### Belge alıntısı
Son zamanlarda hayatımın önemli bir bölümünü spora ayırmaya çalışıyorum. Bundaki temel motivasyonum tahmin edebileceğiniz gibi kilo verebilmek ve bundan sonraki hayatımı mümkün olan en ideal kiloda sürdürebilmek.
Çocukluğumdan üniversite yıllarının sonuna kadar bisiklet sporu ile çok yakından ilgilenmesem de hep bir bisikletim oldu ve sürekli üzerinde olmaya çalıştım. Üniversite sonrası kariyere odaklanan bir hayat size bir anlamda dayatılıyor; sanki insanın hayatında başka hiçbir şey olmamalıymış gibi bir hava içine giriyorsunuz. En azından bendeki durum böyleydi. 2000’den itibaren 10 seneyi aşkın bir süre bisiklet ile ilgili hiç bir yatırım yapmadım; ne maddi olarak, ne de manevi olarak. Halen bir bisiklete sahiptim ama artık emektar bisiklet keyif vermiyor, yeni bir bisiklet almam gerektiği fikri de kafamda canlanmıyordu.
12 – 13 yıllık bu duraklama döneminde sadece yol bisikleti ile ilgili turları televizyondan takip ediyor, sporcuların insanüstü çabalarına hayranlıkla bakıyordum. Bisiklet ile yeniden tanışmam oğlumun bisiklete binmeye başladığı döneme denk geldi. Onunla bisiklete birlikte binebilmek için aldığım ve her an elimin altında olması açısından gündelik kullanım için de tercih ettiğim katlanabilir bisiklet beni eski dostumla yeniden buluşturdu.
Bisiklet ile aramdaki ilk soğukluğu ve fiziksel hamlığı katlanabilir bisiklet ile attım. Bisiklet ile ilgili teknolojileri, kıyafet ve bisiklet kültürü ile ilgili ayrıntıları yeniden keşfettim. Önce bir şehir bisikleti aldım, yaklaşık 2 yıl boyunca hemen her gün bisiklete bindim (aşırı yağış olan günler hariç) ve işe bisikletle gidip gelmeye başladım. Şehir bisikletinin konforu her ne kadar insanı cezbetse de yol bisikletinin performansı karşısında daha fazla direnemedim ve son bir yıldır kullandığım aero-yol bisikletini aldım.

### Sağlanan veriler
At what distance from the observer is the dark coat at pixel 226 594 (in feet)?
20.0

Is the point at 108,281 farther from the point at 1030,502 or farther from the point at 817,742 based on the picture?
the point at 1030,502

### Görev yönergesi
Bisiklet yazısına dayanarak şu soruları yanıtlayın:
(a) Yazar hangi yıldan itibaren on yılı aşkın bir süre bisiklete hiçbir yatırım yapmadı?
(b) Yazarın bisikletle yeniden tanışması hangi döneme denk geldi?
(c) Yazar şehir bisikletiyle yaklaşık ne kadar süre hemen her gün bisiklete bindi?

### Alıştırma çözümü
(a) Yazar 2000 yılından itibaren bisiklete yatırım yapmadı.
(b) Yazarın bisikletle yeniden tanışması, oğlunun bisiklete binmeye başladığı döneme denk geldi.
(c) Yazar yaklaşık 2 yıl boyunca hemen her gün bisiklete bindi.